The advantage of the __iadd__ method is that it doesn't create a "temporary" object when we use the +=-in-place operator on mutable objects, such as Python list objects, which leads to a significant performance increase. This also works for NumPy arrays as we will see in the benchmarks below.

timeit benchmarks

In [4]:
import numpy as np
import timeit

py_int, py_list, np_ary = [[],[]], [[],[]], [[],[]]

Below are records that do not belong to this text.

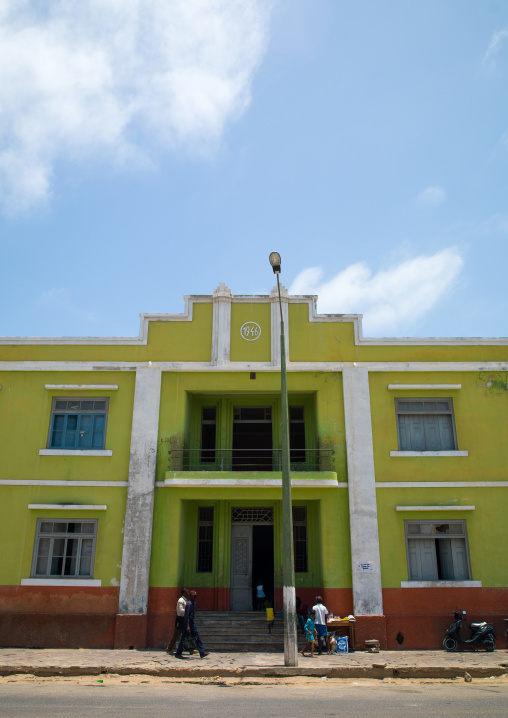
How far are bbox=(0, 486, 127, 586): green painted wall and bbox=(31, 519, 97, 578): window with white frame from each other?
0.17 meters

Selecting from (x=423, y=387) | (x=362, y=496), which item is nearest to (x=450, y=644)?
(x=362, y=496)

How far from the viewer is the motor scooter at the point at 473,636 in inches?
542

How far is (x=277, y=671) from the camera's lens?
10711 mm

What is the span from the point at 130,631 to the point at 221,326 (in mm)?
8327

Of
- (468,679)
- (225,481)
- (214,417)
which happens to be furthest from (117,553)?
(468,679)

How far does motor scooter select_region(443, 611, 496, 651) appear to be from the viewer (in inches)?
542

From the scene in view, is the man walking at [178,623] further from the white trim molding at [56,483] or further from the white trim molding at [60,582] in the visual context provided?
the white trim molding at [56,483]

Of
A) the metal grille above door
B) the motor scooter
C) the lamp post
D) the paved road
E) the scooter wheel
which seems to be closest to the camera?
the paved road

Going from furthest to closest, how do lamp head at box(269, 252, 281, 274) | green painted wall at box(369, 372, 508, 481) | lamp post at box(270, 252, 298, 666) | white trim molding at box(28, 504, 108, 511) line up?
green painted wall at box(369, 372, 508, 481)
white trim molding at box(28, 504, 108, 511)
lamp head at box(269, 252, 281, 274)
lamp post at box(270, 252, 298, 666)

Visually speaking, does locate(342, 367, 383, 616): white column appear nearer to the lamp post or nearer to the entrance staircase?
the entrance staircase

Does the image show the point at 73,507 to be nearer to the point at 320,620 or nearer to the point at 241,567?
the point at 241,567

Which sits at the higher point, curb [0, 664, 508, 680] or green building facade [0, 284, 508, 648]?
green building facade [0, 284, 508, 648]

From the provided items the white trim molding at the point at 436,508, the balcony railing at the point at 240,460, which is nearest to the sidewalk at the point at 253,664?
the white trim molding at the point at 436,508

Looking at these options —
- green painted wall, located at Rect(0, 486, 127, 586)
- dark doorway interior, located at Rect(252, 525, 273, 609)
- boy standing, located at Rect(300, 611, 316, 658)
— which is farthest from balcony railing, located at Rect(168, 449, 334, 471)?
boy standing, located at Rect(300, 611, 316, 658)
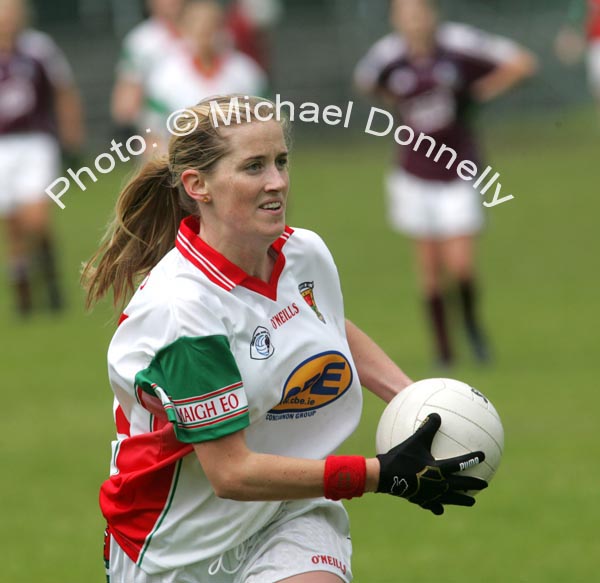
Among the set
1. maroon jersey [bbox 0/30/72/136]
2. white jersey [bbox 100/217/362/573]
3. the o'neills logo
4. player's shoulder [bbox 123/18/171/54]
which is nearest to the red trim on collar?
white jersey [bbox 100/217/362/573]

for i in range(100, 1100, 100):

    a = i
    b = i
    py_int[0].append(min(timeit.Timer('a = a + b', 
            'from __main__ import a, b').repeat(repeat=3, number=1000)))

    a = i
    py_int[1].append(min(timeit.Timer('a += b', 
            'from __main__ import a, b').repeat(repeat=3, number=1000)))
    a = np.ones((i,i))
    np_ary[0].append(min(timeit.Timer('a = a + b', 
            'from __main__ import a, b').repeat(repeat=3, number=1000)))

    a = np.ones((i,i))
    np_ary[1].append(min(timeit.Timer('a += b', 
            'from __main__ import a, b').repeat(repeat=3, number=1000)))
    a = list(range(i))
    b = list(range(i))
    py_list[0].append(min(timeit.Timer('a = a + b', 
            'from __main__ import a, b').repeat(repeat=3, number=1000)))

    a = list(range(i))
    py_list[1].append(min(timeit.Timer('a += b', 
            'from __main__ import a, b').repeat(repeat=3, number=1000)))

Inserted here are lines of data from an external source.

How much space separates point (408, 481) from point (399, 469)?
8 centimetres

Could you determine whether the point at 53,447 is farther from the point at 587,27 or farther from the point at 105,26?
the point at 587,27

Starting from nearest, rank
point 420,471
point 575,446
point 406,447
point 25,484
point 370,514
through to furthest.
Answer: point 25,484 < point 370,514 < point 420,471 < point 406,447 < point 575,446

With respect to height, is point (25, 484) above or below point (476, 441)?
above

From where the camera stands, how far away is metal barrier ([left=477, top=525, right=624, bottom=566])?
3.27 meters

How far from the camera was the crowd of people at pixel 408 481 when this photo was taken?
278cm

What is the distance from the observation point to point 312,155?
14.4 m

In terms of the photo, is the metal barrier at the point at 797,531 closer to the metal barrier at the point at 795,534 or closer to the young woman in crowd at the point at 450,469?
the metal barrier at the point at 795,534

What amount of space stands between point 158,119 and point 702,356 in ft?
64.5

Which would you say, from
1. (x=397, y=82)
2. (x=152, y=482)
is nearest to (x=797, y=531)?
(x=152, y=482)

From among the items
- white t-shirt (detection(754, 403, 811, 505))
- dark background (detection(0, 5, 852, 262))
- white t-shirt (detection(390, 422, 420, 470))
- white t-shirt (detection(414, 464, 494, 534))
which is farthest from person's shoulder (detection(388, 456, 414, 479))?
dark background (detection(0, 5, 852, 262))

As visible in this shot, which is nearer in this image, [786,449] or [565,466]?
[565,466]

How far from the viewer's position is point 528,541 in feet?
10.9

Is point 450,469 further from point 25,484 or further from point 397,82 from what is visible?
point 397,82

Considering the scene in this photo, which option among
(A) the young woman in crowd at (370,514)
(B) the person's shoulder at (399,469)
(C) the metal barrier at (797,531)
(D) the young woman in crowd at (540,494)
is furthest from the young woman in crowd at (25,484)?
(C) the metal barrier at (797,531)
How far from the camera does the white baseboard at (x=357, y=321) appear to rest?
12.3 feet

Preparing to plot the results

In [5]:
import platform
import multiprocessing

def print_sysinfo():
    print('\nPython version  :', platform.python_version())
    print('compiler        :', platform.python_compiler())
    print('\nsystem     :', platform.system())
    print('release    :', platform.release())
    print('machine    :', platform.machine())
    print('processor  :', platform.processor())
    print('CPU count  :', multiprocessing.cpu_count())
    print('interpreter:', platform.architecture()[0])
In [6]:
%matplotlib inline
In [7]:
import matplotlib.pyplot as plt

def plot():

    data = [py_int, py_list, np_ary]
    colors = ['g', 'b']
    x_vals = range(100, 1100, 100)

    f, ax = plt.subplots(1, 3, figsize=(15,5))

    for i in range(3):
        for j in range(2):
            ax[i].plot(x_vals, data[i][j], alpha=0.4, lw=3)
        ax[i].set_ylim([0, max(data[i][0][-1], data[i][1][-1])*1.5])
        ax[i].set_ylabel('time in milliseconds')    
        ax[i].set_xlabel('sample size N') 
        ax[i].legend(['a = a + x', 'a += x'])

    ax[0].set_title('Python integer addition\n(where a and x are integers size N)')
    ax[1].set_title('Addition Python list objects\n'\
                    '(where a and x are lists w. length N)')
    ax[2].set_title('NumPy: In-place operator for element-wise'\
                    'array operation\n(where a is a NxN-dim.NumPy array, x an integer size N)')


In [8]:
Python version  : 3.4.1
compiler        : GCC 4.2.1 (Apple Inc. build 5577)

system     : Darwin
release    : 13.2.0
machine    : x86_64
processor  : i386
CPU count  : 4
interpreter: 64bit


Since the += in-place operator function on immutable objects (here: integers) is merely a workaround using the __add__ method (tmp = a + b; a = tmp) as mentioned in the introduction above, we don't see any performance increase for Python integer types if we use the in-place operator: It is just syntactic sugar.
However, it really pays off performance-wise if we use the in-place operator with on mutable types.